- The Washington Times - Monday, May 13, 2002

The National Right to Life Committee is campaigning against a Democrat-backed bill in the Senate that they say would leave the door open to human cloning.
The bill, introduced by Sen. Byron L. Dorgan, North Dakota Democrat, would ban the cloning of human beings so-called "reproductive cloning" but remains silent on the issue of therapeutic cloning, which is dividing the Senate.
The measure has been billed as a common-ground approach as the Senate prepares to vote on cloning, with action expected by the end of the month.
"We see it as a way to act upon what everyone agrees needs to be acted upon," said Mr. Dorgan's spokesman Barry Piatt. "Everyone believes cloning a human being should be illegal. So let's close that door right now and then let's come to a sensible agreement on the other issues."
Mr. Piatt said the bill's purpose is to prevent the therapeutic procedure from being used to produce the first cloned infant.
But Douglas Johnson, legislative director for the NRLC, said the bill leaves the term "human being" open to interpretation. Because some do not consider a fetus to be a human being, he said, that language could allow a cloned human embryo to be implanted in a uterus and grown into a fetus for experimentation.
The Dorgan bill reads, "It shall be unlawful for any person to engage in a human cloning procedure for the purpose of creating a cloned human being."
"So you've got a bill that has this additional condition, that basically anything is OK unless it's done to produce a human being," Mr. Johnson said.

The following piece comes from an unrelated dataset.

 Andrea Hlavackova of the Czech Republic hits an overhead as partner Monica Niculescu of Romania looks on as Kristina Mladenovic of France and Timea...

"If a 'fetus' is not a 'human being,' then the bill would allow a cloned embryo to be implanted in a human or animal womb and grown for months before being killed to obtain tissues or organs," the NRLC said in a press release about the Dorgan bill.
Mr. Dorgan call the NRLC's claim "absurd."

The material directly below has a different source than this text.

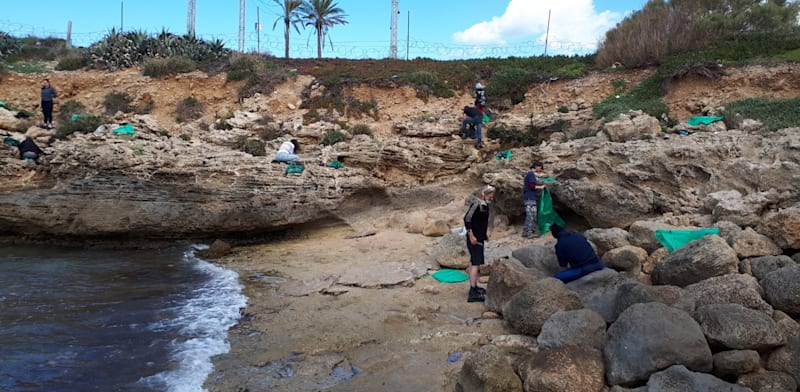 Volunteers cleaning beaches  credit: Sharon and Carmel Cities Association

"To say that [the bill] positively permits something to happen is inaccurate," Mr. Piatt said. "This bill does not address the rest of the issues, it addresses what we can agree on: that cloning a human being should be illegal."
However, the International Center for Technology Assessment, a nonpartisan, nonprofit group that analyzes emerging technologies, agrees with the NRLC assessment of the Dorgan bill. An ICTA analysis says the Dorgan bill is "far from the Senate's 'common ground' and is the most permissive piece of human cloning legislation introduced in the Senate."
The ICTA analysis found that unlike the other human cloning bills in the Senate the Dorgan bill would legalize the implantation of a cloned human embryo into a woman's uterus.
But Michael J. Werner, vice president of Bioethics at the Biotechnology Industry Organization (BIO), said this is unlikely to happen. "I don't think anyone is going to implant a blastocyst into a uterus for research purposes. I don't know if that would be legal first of all, and I don't know who would do it," he said.
Two better-known cloning bills have been proposed in the Senate. One introduced by Sen. Sam Brownback, Kansas Republican, and favored by President Bush would ban the cloning of human embryos for any purpose. The other sponsored by Sens. Arlen Specter, Pennsylvania Republican, Dianne Feinstein, California Democrat, and others is favored by BIO. It would ban the implantation of a cloned human embryo into a uterus but would allow the human cloning procedure to be used to harvest stem cells for research.
Mr. Dorgan's bill is co-sponsored by just two other Democrats Sens. Tim Johnson of South Dakota and Mark Dayton of Minnesota but the NRLC said there is an "active attempt to market this as a consensus measure."